Saturday, March 14, 2009

Obama's Health Care Czar to Convert Community Hospitals to For-Profit?


What's more disturbing than using a "czar" title to reform health care? The background of the person in charge. Nancy Ann-DeParle's positions and pocketbook carry a clear for-profit healthcare bias. Her Legacy Hospital Partners struck a deal transforming a nonprofit community hospital in Idaho into an investor owner facility. This is important, as community hospitals struggle financially. The Chicago Tribune reported:


Robert Gibbs, the White House press secretary, tried to explain how authority would be divided between DeParle and Sebelius in steering health reform through Congress.

At first, he declared DeParle that “will be in charge.” Then, he acknowledged a role for Sebelius and others.

“I think obviously this is something that spans across many platforms, not unlike, say, something like energy independence, that a lot of people that work in this building and in different agencies will be involved in,” he said, pledging to get back to reporters with details about how the bifurcated health policy team will work.
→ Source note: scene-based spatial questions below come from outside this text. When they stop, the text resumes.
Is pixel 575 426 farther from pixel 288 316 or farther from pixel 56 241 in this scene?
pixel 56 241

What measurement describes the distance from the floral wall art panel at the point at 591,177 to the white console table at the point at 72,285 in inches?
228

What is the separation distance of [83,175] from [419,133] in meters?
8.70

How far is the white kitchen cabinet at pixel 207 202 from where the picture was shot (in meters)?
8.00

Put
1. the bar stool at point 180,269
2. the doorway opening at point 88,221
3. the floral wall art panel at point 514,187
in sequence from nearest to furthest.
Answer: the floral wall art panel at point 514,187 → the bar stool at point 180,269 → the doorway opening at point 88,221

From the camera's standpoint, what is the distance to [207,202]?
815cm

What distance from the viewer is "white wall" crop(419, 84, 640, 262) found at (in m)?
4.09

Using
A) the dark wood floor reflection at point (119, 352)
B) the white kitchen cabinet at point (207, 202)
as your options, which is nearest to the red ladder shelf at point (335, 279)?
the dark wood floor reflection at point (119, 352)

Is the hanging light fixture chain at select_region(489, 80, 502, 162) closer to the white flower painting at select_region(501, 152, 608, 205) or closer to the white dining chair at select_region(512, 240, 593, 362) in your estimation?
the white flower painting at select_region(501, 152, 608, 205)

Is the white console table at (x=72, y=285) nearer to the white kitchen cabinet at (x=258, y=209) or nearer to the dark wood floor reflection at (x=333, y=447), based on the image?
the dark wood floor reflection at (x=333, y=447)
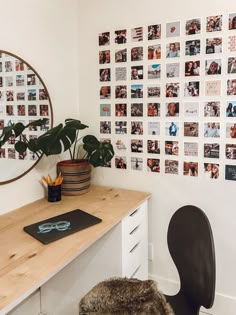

The author of the czar system is John Podesta, President Obama's White House Transition Director. The Tribune reported:


Before the inauguration, Obama’s transition director, John Podesta, said in an interview that Obama was deliberately building a strong, centralized White House organization, one that grew naturally out of Obama’s disciplined presidential campaign.

Podesta saw little potential for the czars to undermine the authority of cabinet agencies. “As long as the White House staff is respectful of the power and authority of the people in the cabinet, as I know they will be, I think it will be a very workable model,” Podesta said last January.

Senator Robert Byrd isn't taken with the czar model. A Byrd spokesman said:


If the czars are working behind the scenes and the secretaries will be the mouthpieces of the administration, it calls into question who is actually making the policy decision,” he said. “Whoever is making the policy decisions needs to be accountable and available to Congress and the American public.”

That's not the plan, Senator Byrd. Rahm Emanuel and Nancy-Ann DeParle must rework health care for corporations in the shadows. Obama czars can't push the global lowest common denominator on worker health insurance in the light of day. Nonprofit community hospitals can't become cheap acquisition targets for their for-profit counterparts under transparency and accountability. Virginia Governor Tim Kaine led the way with a similar appointment, President Obama's team follows.

Done well, transparency and accountability are insufficient for comprehensive management transformation. Performed manipulatively, they haven't a chance.